══ Selected text ══

Good fishing to you,

doug


----------



## Smallmouth Crazy (Apr 4, 2006)

Barney said:


> Here is the truth about this giant pike...
> 
> Hi xx:
> 
> ...


North America, Ireland, or Canada that is one monster fish!!! geez to come up and take out a 36" Pike is incredible, Thanks for the info.


----------



## Barney (Jun 4, 2007)

The part about grabbing the 36" pike is not true


----------



## Smallmouth Crazy (Apr 4, 2006)

So the pic is a fake or the pike in the pic isnt quite 36"


----------



## 1badmthrfisher (Apr 4, 2005)

Pike will DEFINITELY try to eat other pike.. i have been to canada several times and have caught some trophy fish... I had a 40+ inch fish take a swipe at a fish easily in the mid 30 range..... Pike are
amazing fish.

═══
══ Given information ══

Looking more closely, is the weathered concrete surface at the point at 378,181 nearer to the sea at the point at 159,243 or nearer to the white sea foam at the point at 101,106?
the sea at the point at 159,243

═══

Goals.
1. Answer these questions about the forum thread on the giant pike, one per line:
(a) Which part of the story does Barney say is not true?
(b) How long was the fish that 1badmthrfisher says took a swipe at another fish?
(c) Which three places does Smallmouth Crazy name in the first reply?
2. Transcribe the part of the forum thread on the giant pike starting with "Pike will DEFINITELY" and going on through "amazing fish.".
3. Go on with the forum thread about the giant pike, beginning right after its final post.

Exercise results.
1.
(a) The part about grabbing the 36" pike.
(b) 40+ inches.
(c) North America, Ireland, and Canada.

2.
Pike will DEFINITELY try to eat other pike.. i have been to canada several times and have caught some trophy fish... I had a 40+ inch fish take a swipe at a fish easily in the mid 30 range..... Pike are
amazing fish.

3.
----------



## Barney (Jun 4, 2007)

The picture of the pike eating the pike is fake. The other two pictures of the pike are real.
The real pictures are taken by Jen Eggars of an Irish caught pike (you have seen his writings on pike in In-Fisherman). My info comes straight from Doug Stange.


----------



## Weatherby (May 27, 2005)

This fish was also featured in an article earlier this year in Esox Angler/The Next Bite Magazine.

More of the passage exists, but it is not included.